[WHAT TO WORK ON] If a line in the entries includes "name", show that line.

[GIVEN DATA]

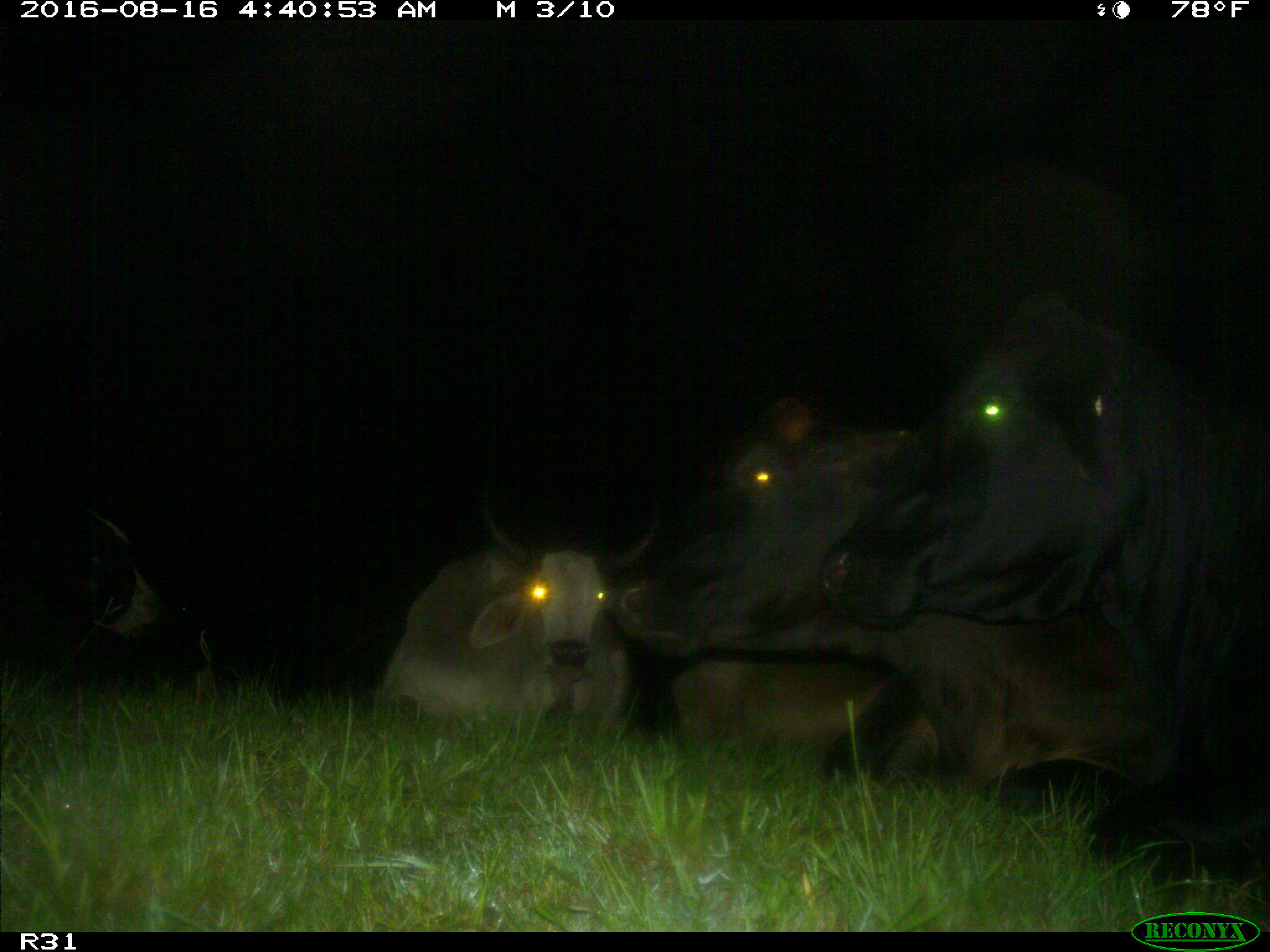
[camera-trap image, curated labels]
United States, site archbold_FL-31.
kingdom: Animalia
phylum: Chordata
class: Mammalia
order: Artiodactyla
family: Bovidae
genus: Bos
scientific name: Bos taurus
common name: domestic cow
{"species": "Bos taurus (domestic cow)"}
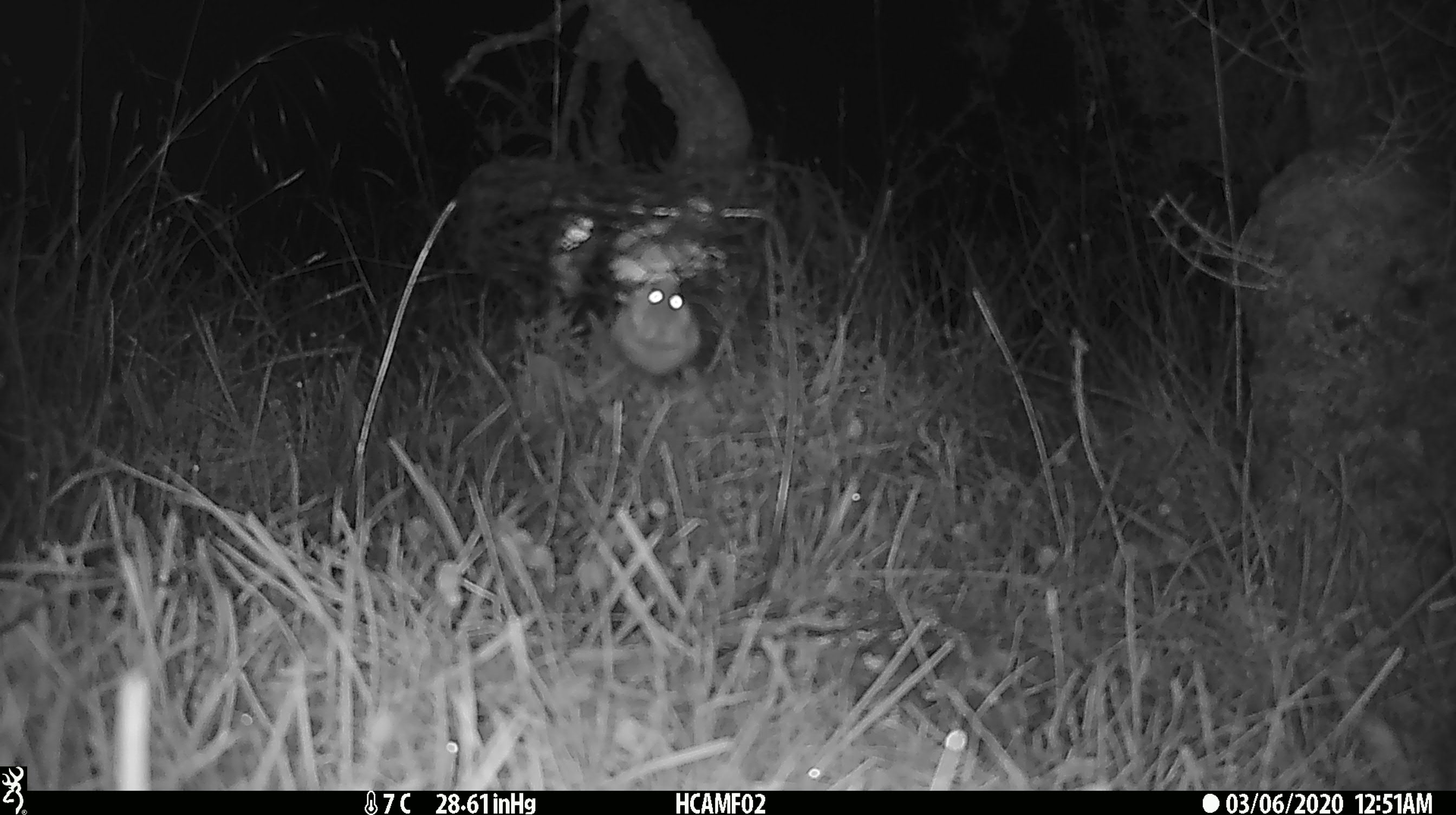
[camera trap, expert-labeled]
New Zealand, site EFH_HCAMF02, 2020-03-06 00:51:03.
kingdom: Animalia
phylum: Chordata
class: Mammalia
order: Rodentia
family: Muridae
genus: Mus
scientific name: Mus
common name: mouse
--
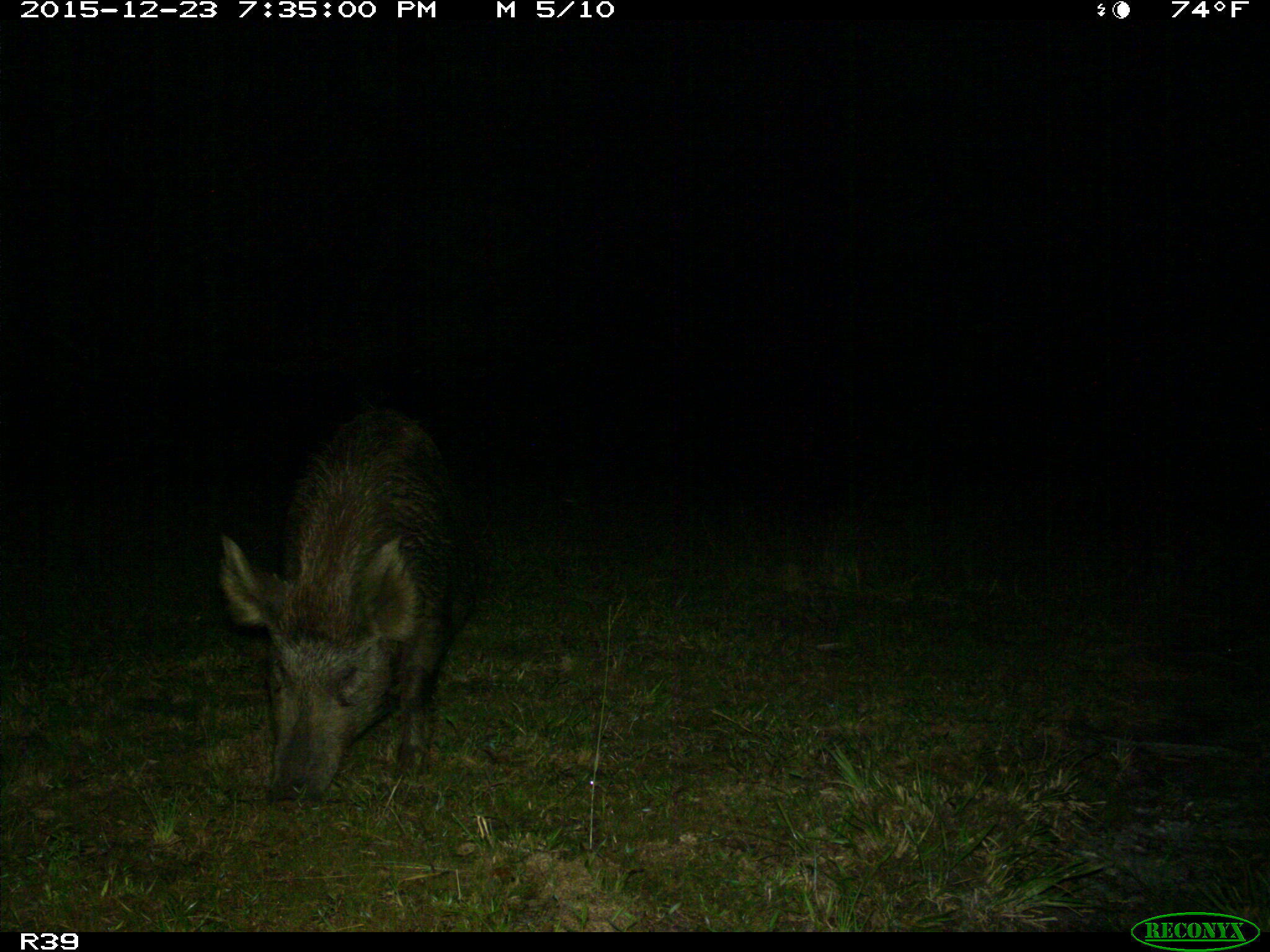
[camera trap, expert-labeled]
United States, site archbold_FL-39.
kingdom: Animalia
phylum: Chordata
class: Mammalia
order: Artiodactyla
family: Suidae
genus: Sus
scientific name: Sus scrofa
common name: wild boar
--
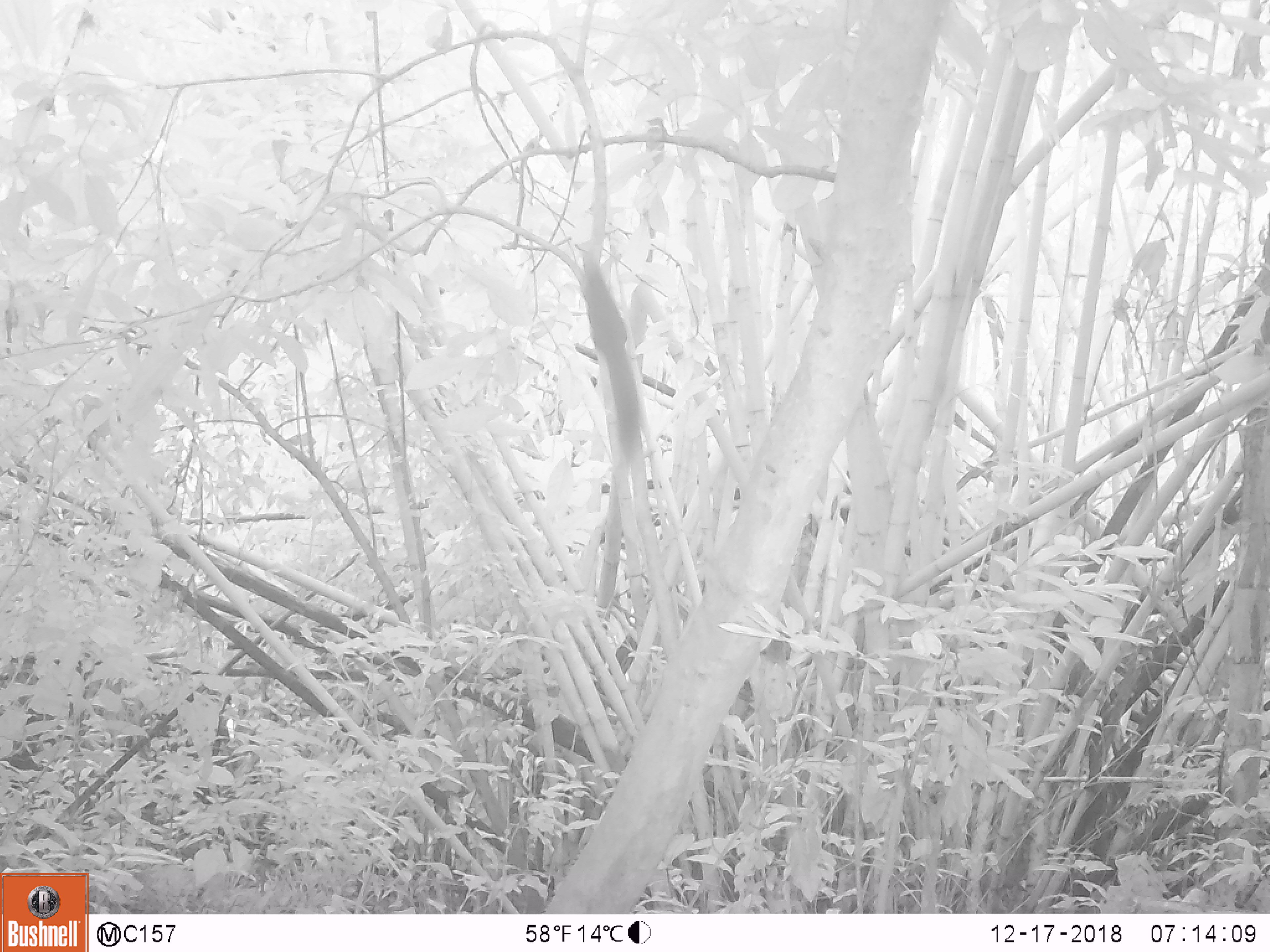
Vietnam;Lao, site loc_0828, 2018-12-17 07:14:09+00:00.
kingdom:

[ANSWER BELOW]
scientific name: Bos taurus
common name: domestic cow
scientific name: Mus
common name: mouse
scientific name: Sus scrofa
common name: wild boar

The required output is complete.